Joseph-Narcisse Dupuis entreprend ses études au collège Masson de Terrebonne, dans le Bas-Canada. Après la mort de son père en 1864, il s’établit à Montréal avec sa famille. C’est probablement à partir de ce moment qu’il fréquente l’académie commerciale catholique de Montréal. Son frère aîné, Joseph-Nazaire*, fonde en 1868 un magasin de nouveautés au coin des rues Sainte-Catherine et Montcalm. L’entreprise, connue sous le nom de J. N. et J. O. Dupuis vers 1871, revêt un caractère familial, car les frères Dupuis s’y investissent tôt. À l’instar de ses frères plus âgés, Joseph-Narcisse y travaille très jeune, dans son cas dès 14 ans. Après un intermède durant lequel il occupe un emploi à l’épicerie de gros et de détail D. Masson et Compagnie [V. Marc-Damase Masson*] (probablement entre 1875 et 1880), il devient en 1882, en même temps que son frère Alexis, un des associés du commerce désigné Dupuis Frères depuis 1877. Ces derniers se joignent à leurs frères Joseph-Odilon et Louis-Napoléon, qui ont pris le relais de la direction du magasin à la mort de leur aîné Joseph-Nazaire, en 1876. Toujours en 1882, l’entreprise est relocalisée à son emplacement définitif, au coin des rues Sainte-Catherine et Saint-André.
Le 11 novembre 1897, Joseph-Narcisse devient l’unique propriétaire de Dupuis Frères. Grâce à lui, la firme bénéficiera d’une expansion sans précédent et se transformera en un grand magasin canadien-français. En effet, entre 1897 et 1900, Dupuis achète des commerces avoisinants pour accroître la superficie du magasin, dont les « nombreux stocks de toutes natures couvrent maintenant [...] 62,000 pieds au lieu de 28,000 », selon un article publié dans la Presse le 8 décembre 1900. Le nombre d’employés passe de 75 à 225, tandis que le chiffre d’affaires augmente de 150 %. On entreprend d’importantes rénovations et on multiplie les rayons (meubles, cuisine et salle à manger, mercerie, vêtements, bijouterie). Tout est mis en œuvre pour faire de Dupuis Frères un grand magasin comparable à Henry Morgan and Company Limited [V. Henry Morgan*] ou Eaton [V. sir John Craig Eaton* ; Timothy Eaton*] : modernité des installations, insistance sur la publicité et la décoration, nouvelles techniques de gestion des ressources humaines. En 1904, le magasin occupe une superficie de 85 000 pieds carrés et compte près de 400 employés ; depuis 1897, le chiffre d’affaires a alors augmenté de 300 %.

- CONSIGNE
Prolongez le texte sur Joseph-Narcisse Dupuis et le magasin Dupuis Frères en reprenant juste après sa dernière phrase.

- MATÉRIEL FOURNI
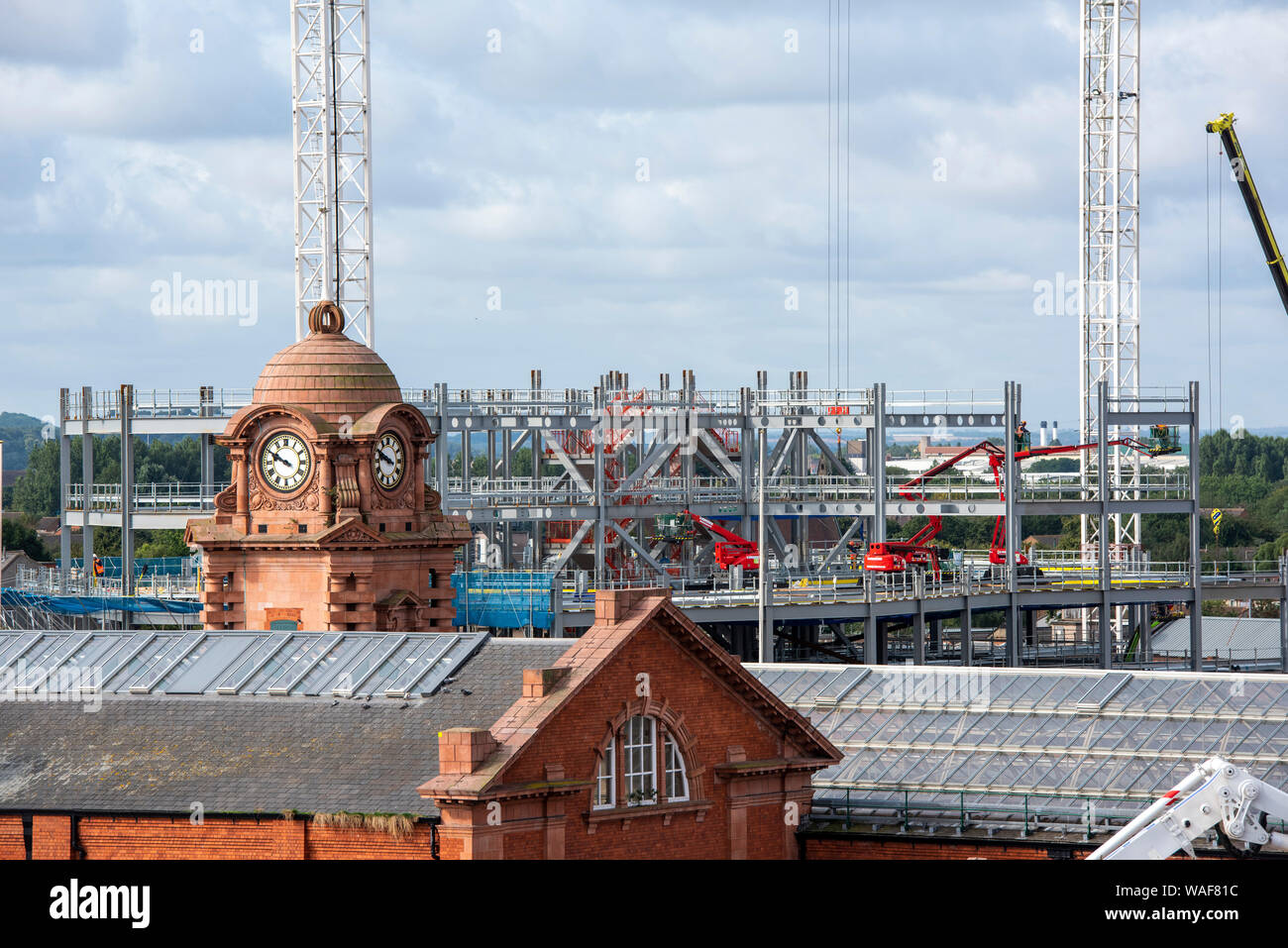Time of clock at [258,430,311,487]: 9:49
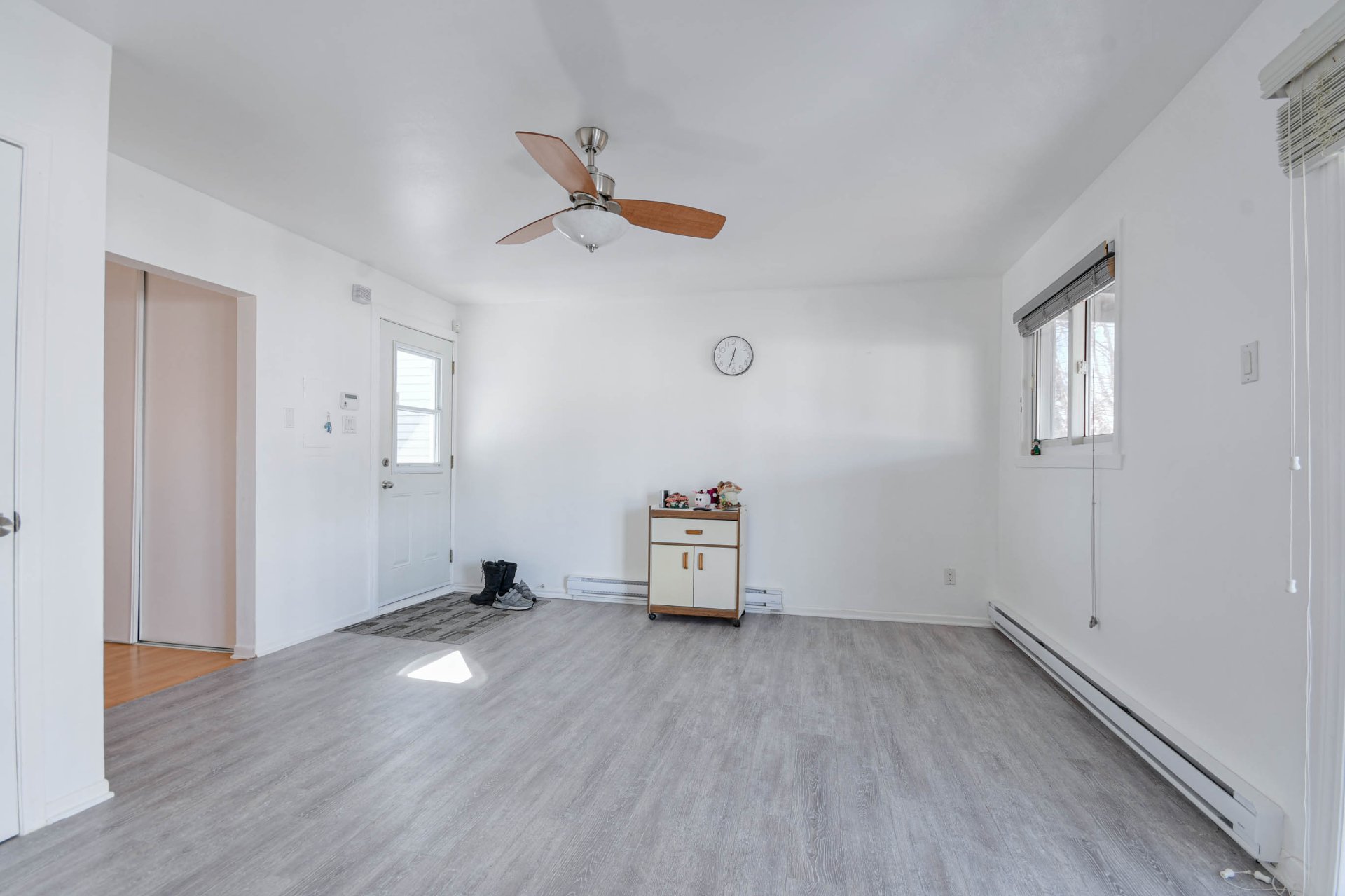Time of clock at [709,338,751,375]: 12:33
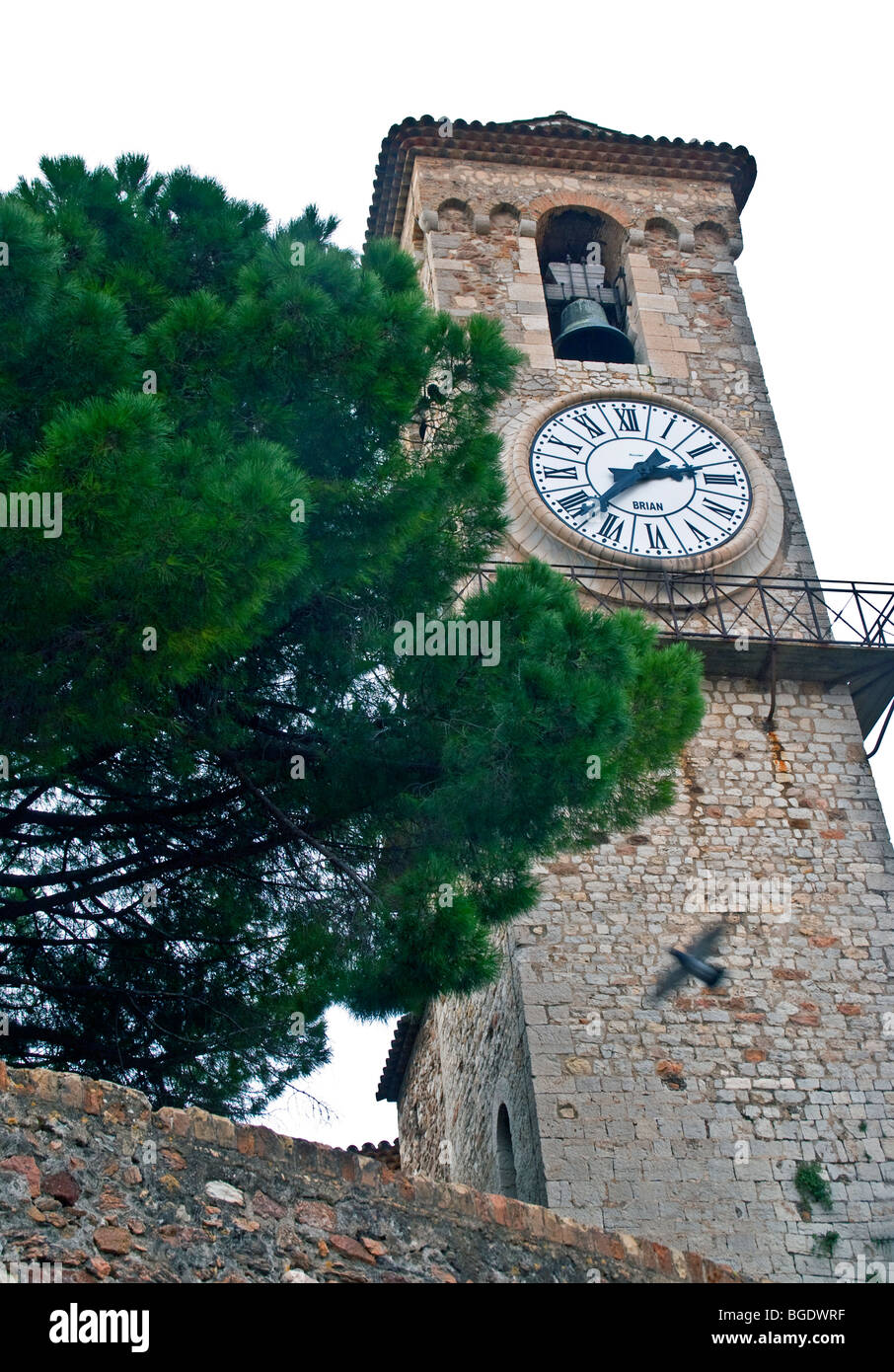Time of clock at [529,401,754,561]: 2:38
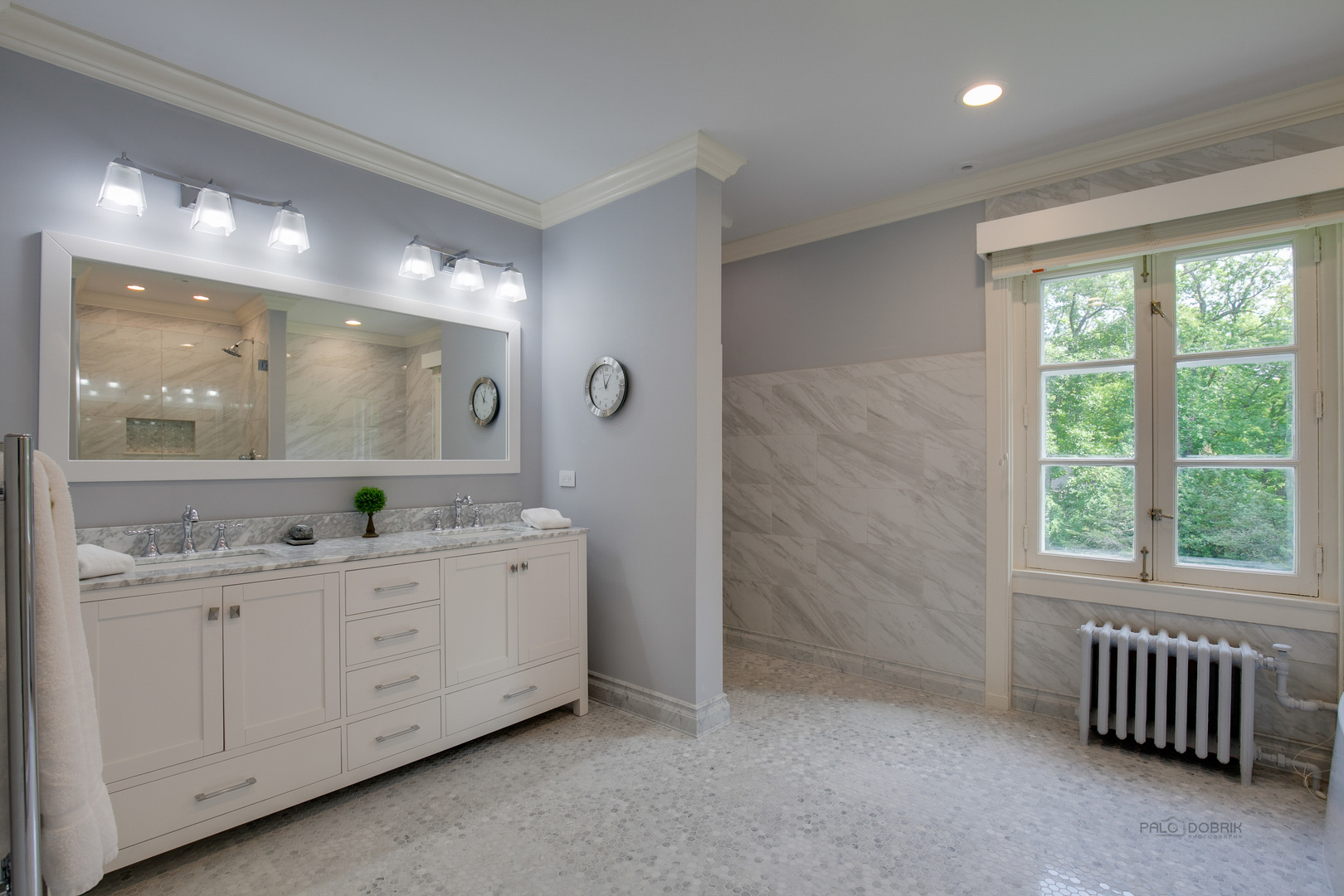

- CORRIGÉ
En mars 1908, Dupuis constitue sa compagnie en corporation au fédéral sous le nom de Dupuis Frères (Limitée) avec un capital-actions de 500 000 $ ; il prend le titre de président et poursuit l’expansion amorcée une décennie plus tôt. Entre 1910 et 1915, l’entreprise ajoute les rayons de l’électroménager, de la librairie, des articles de piété, de la viande et des légumes, des phonographes et des fourrures. En 1911, Armand-Joseph Dugal devient directeur-gérant du magasin. Son engagement semble déterminant, car, en trois ans, le chiffre d’affaires annuel augmente considérablement en passant de 493 012 $ à 1 413 513 $. On lui attribue par ailleurs le slogan évocateur le Magasin du peuple.
Dupuis Frères (Limitée) se présente comme un commerce canadien-français. Mû par ses valeurs patriotiques, Dupuis promeut l’usage du français en donnant, en 1916, 50 médailles en or décernées aux élèves de dernière année de la Commission des écoles catholiques de Montréal qui ont le mieux réussi l’étude de cette langue. Sous son impulsion, le commerce développe également son rayon destiné aux membres du clergé (comprenant notamment des bijoux et des vêtements liturgiques), avec qui Dupuis entretient des liens étroits et dont il deviendra, dans les années 1920, le fournisseur exclusif.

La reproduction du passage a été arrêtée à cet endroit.